Aujourd’hui, je continue sur le sujet méconnu qu’est l’IA en éducation; j’aimerais vous parler plus particulièrement de la théorie de la réponse aux items et de la caractérisation de banque d’items. En premier lieu, qu’est-ce que c’est un item ? C’est un exercice corrigé automatiquement. Imaginons que vous ayez un quiz, où il faut identifier quel est le pays avec la plus grande population : Brésil, Allemagne ou Indonésie ? C’est un item. Ça peut être aussi bien une liste déroulante ou une réponse numérique, où il faut entrer un chiffre – le chiffre exact. Pourquoi une banque d’items est-elle importante ? Parce qu’elle permet aux étudiants de s’entraîner sur des dizaines voire des centaines d’exercices, et ce dans de nombreuses disciplines, tout en visant parfois un certain niveau de personnalisation. Certes, l’on n’acquière pas ainsi des compétences de haut niveau, mais c’est un début. En France, l’UNT Unisciel centralise la création de banques d’exercices sur des disciplines scientifiques, et qui totalisent des milliers et des milliers d’items. Sauf que voilà, avoir les questions et les réponses c’est bien. Avoir en plus une forme d’estimation automatisée du niveau de l’exercice, c’est mieux. Et c’est là qu’intervient la théorie de la réponse aux items, et la caractérisation des items dont j’aimerais vous parler.
On peut calculer pour tout item des métriques de « difficulté » sur la base des réponses des utilisateurs. L’idée de ces métriques simples est de mieux comprendre, finalement, si l’item est bien adapté à votre public. En première instance, en l’absence de TRI, on mobilise souvent des métriques facilement comprises par les enseignants, les formateurs, comme le pourcentage de réussite, la vitesse à laquelle les apprenants réalisent les exercices. On peut par exemple comparer au sein d’un cours le taux de bonnes réponses pour différents quizz. C’est une approche finalement assez classique.
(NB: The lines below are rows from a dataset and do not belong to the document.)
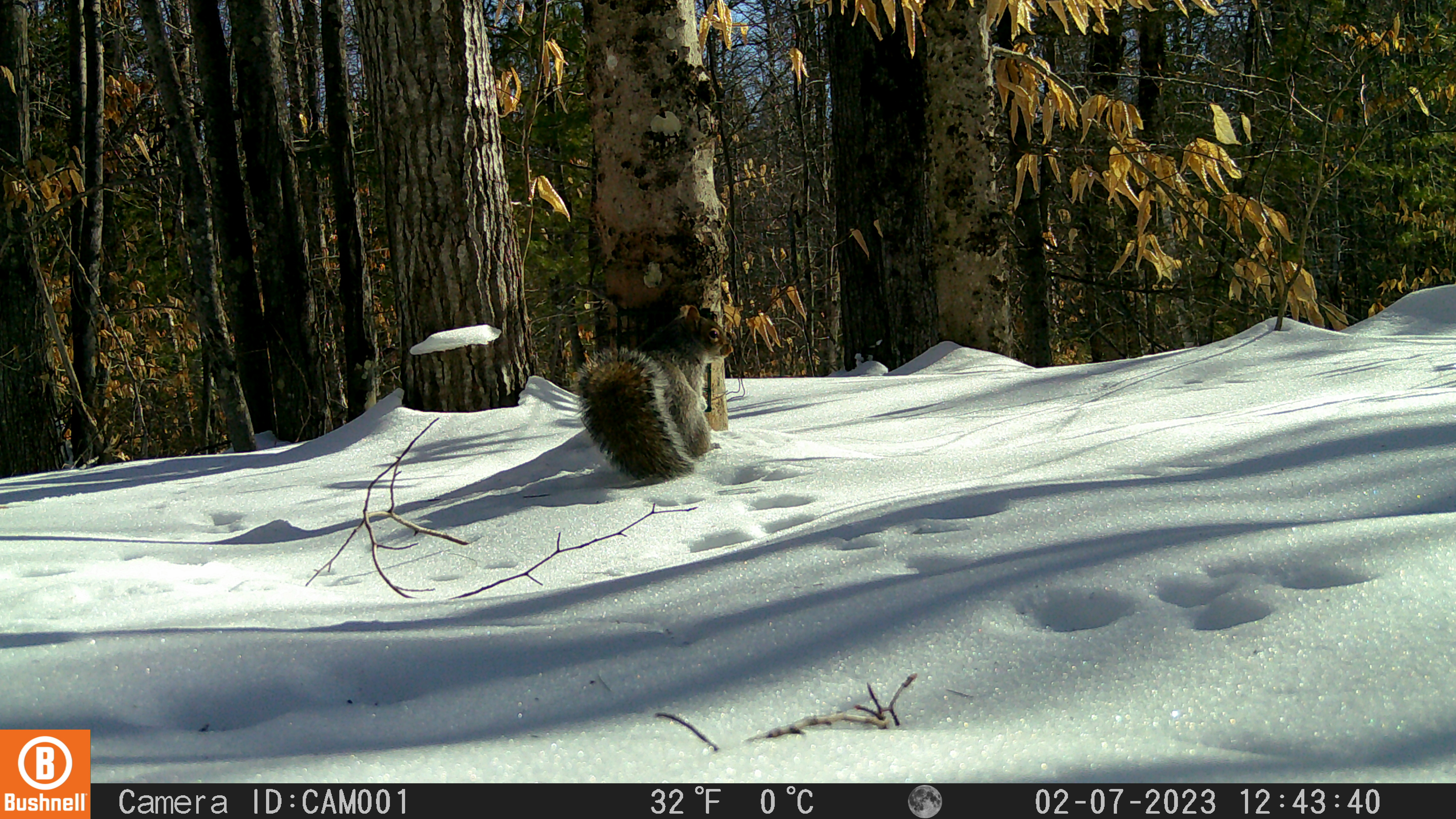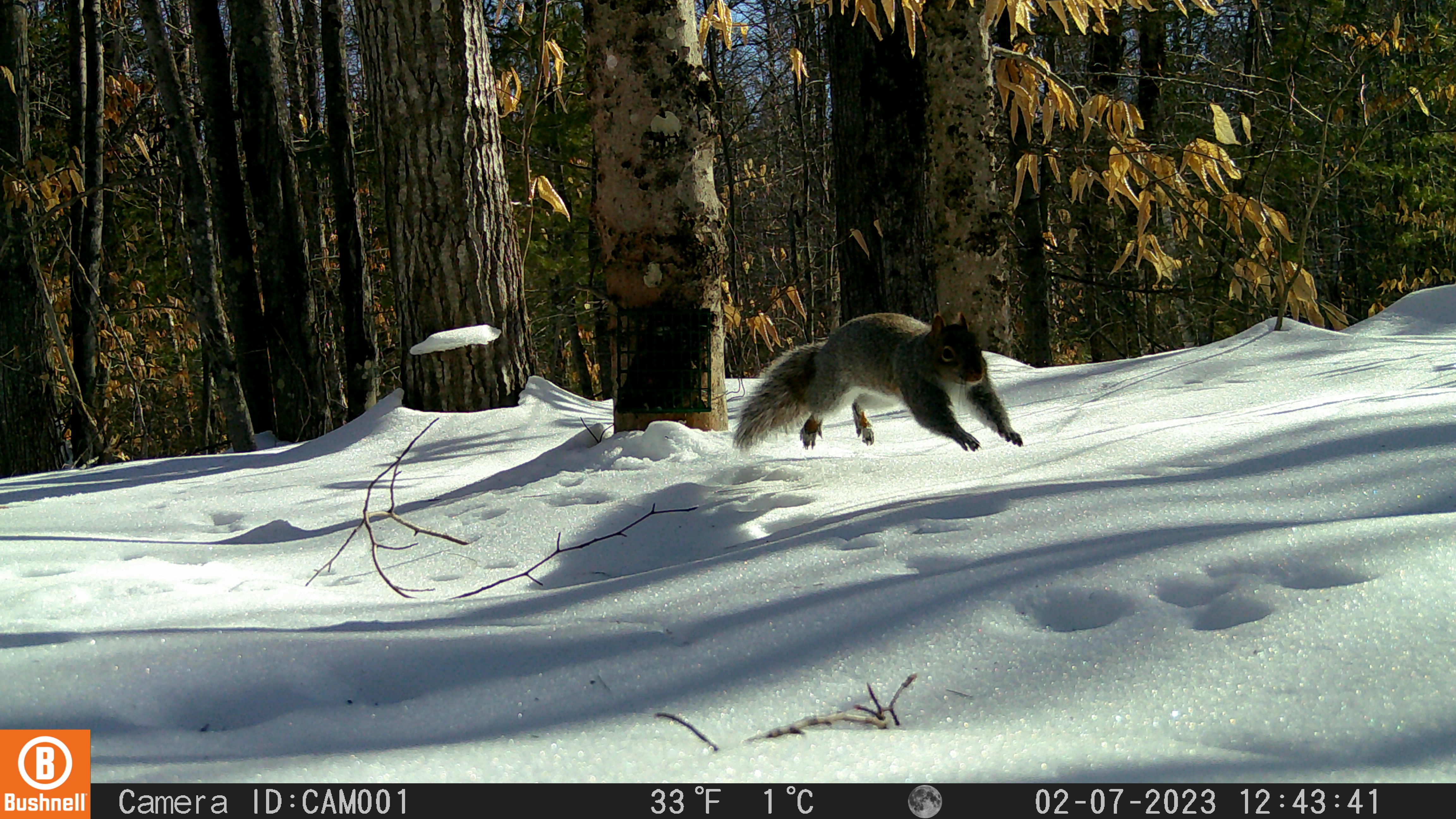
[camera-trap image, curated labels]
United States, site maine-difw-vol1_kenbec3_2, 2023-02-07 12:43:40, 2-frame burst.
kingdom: Animalia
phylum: Chordata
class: Mammalia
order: Rodentia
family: Sciuridae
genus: Sciurus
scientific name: Sciurus carolinensis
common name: gray squirrel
Mais l’on peut aller plus loin, par exemple en regardant au fil des années, comment les taux de réussite aux exercices évoluent. Si l’on veut véritablement approfondir la question, on ne peut faire abstraction de la théorie de la réponse aux items (TRI) ou Item Response Theory en anglais. Le problème du pourcentage de réussite est qu’il nous renseigne non seulement sur le niveau de difficulté de l’exercice, mais aussi en même temps sur le niveau de maîtrise des apprenants. Et l’on ne parvient pas à faire la part des choses. Si notre groupe d’étudiants est exceptionnellement doué, les taux de réussite vont être très élevés. Doit-on en déduire que les exercices sont faciles ? Pas nécessairement. La TRI permet de prendre en compte le niveau estimé de l’apprenant quand l’on estime la difficulté d’un exercice. C’est ce que l’on appelle la calibration des items, et cela se fait une fois de temps à autre (une fois par an par exemple). Il faut néanmoins de grands groupes d’apprenants pour avoir assez de données, ce qui n’est pas toujours faciles à réunir. Dans les projets français qui se sont donnés cet objectif, Ecri+, en FLE, est un exemple intéressant. Une fois que l’on a le niveau de difficulté de l’exercice, et le niveau de maîtrise de l’apprenant, on apparie alors les uns et les autres pour que l’apprentissage soit le plus efficace possible. En somme, une petite IA simple (en vérité, c’est un algorithme de recommandation, tout au plus, relevant de l’apprentissage non supervisé).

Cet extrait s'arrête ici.